But upon his arrival in Boston, the shooting guard was required to adjust his role. He no longer was asked to be the top scoring threat on his team but instead a complementary scorer and a defender.
Allen was effective on both ends during the season. And with his work against Kobe Bryant during the regular season and early in the NBA Finals, Allen is starting to distinguish himself as a strong defender.
In three games heading into Sunday night's Game 2, Allen had limited Bryant to 34 percent shooting and an average of 24.6 points - down from his season averages of 45.9 percent and 28.3 points a game.
"In past years I never thought of Ray as a great defender," teammate Paul Pierce said. "But when you look at the top scorers in the league, you never think of any of the top scorers in the league as great defenders because they're so great offensively, and I think that's been the case with Ray. I think since being here he's showed he's been more than a capable defender. ...
"He knows in order for us to win we have to play defense, and he's drawn the challenge of guarding Kobe, he's drawn the challenge of guarding [Atlanta's] Joe Johnson and he's stepped up that part of his play regardless of what he's done on the offensive end."
Allen said his improved defensive efforts are a byproduct of him buying into the Celtics' team philosophy.
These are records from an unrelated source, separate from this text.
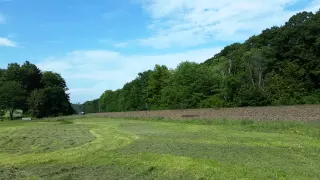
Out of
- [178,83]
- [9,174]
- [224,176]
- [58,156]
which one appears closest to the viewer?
[224,176]

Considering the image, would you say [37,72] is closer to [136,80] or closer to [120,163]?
[136,80]

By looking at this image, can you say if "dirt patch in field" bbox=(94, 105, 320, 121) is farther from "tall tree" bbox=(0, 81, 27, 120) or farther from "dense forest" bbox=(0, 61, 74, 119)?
"dense forest" bbox=(0, 61, 74, 119)

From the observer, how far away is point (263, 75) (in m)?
73.6

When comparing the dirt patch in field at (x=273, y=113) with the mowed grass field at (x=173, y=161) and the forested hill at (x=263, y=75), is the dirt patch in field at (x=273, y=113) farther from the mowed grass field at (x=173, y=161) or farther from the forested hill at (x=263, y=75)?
the forested hill at (x=263, y=75)

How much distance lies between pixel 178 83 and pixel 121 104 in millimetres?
36794

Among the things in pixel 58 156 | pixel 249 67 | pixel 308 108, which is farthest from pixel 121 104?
pixel 58 156

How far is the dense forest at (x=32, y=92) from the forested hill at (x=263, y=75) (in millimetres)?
36306

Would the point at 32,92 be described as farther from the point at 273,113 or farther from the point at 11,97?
the point at 273,113

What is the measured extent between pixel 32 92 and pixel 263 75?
75.1 metres

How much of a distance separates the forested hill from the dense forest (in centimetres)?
3631

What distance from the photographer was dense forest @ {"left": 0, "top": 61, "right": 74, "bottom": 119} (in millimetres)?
105125

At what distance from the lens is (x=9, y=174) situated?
11586 millimetres

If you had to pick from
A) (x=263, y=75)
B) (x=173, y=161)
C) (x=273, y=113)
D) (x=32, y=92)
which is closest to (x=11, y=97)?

"I've always been a pretty good team defender," Allen said. "The schemes that we use, the schemes that I've used my whole career, if you have one weak link, you all know the team defense is going to suffer throughout any games, throughout any season. I think here we have five guys at any time on the floor that are accountable, so it makes the job somewhat easier. You don't just point the finger and say it's on you; it's on all of us. One person makes a mistake. You don't compound it. We all key into each other."
Kobe is 'giddy'
Kobe Bryant has improved his image as a teammate this season, and from the Western Conference finale on, his coach has noticed a greater joy in his star player. At one point when talking about Bryant, Phil Jackson described him as "giddy."
"I think that that was really noticeable in the presentation of the Western Conference trophy. ... I thought he was very, very fun loving in that situation. I think you really see the true nature of Kobe Bryant with his teammates."
Bryant has been a jokester in practices this week, challenging his teammates to shooting contests and going so far as to bump them or toss balls into the air to deflect their shots to improve his chances of winning various competitions.
At the podium, he has shown a comical side.
When asked about the pressure of Game 2, he said, "I'd much rather have the pressure of this moment as opposed to having the pressure of deciding which swim trunks I'm going to wear in Bora Bora, the Gucci ones or the Yves Saint Laurent ones. I'd much rather have this pressure."
He defended teammate Pau Gasol's reputation of being less than physical against Celtics forward Kendrick Perkins but added: "Pau is not going to - you run into Perkins and Pau in an alley, you're probably going to go Pau's direction."
Asked about his teammates wearing his shoe, the Nike Zoom Kobe III, Bryant said, "Well, they all have an interest in jumping over cars. It intrigues them, so they wear the shoes."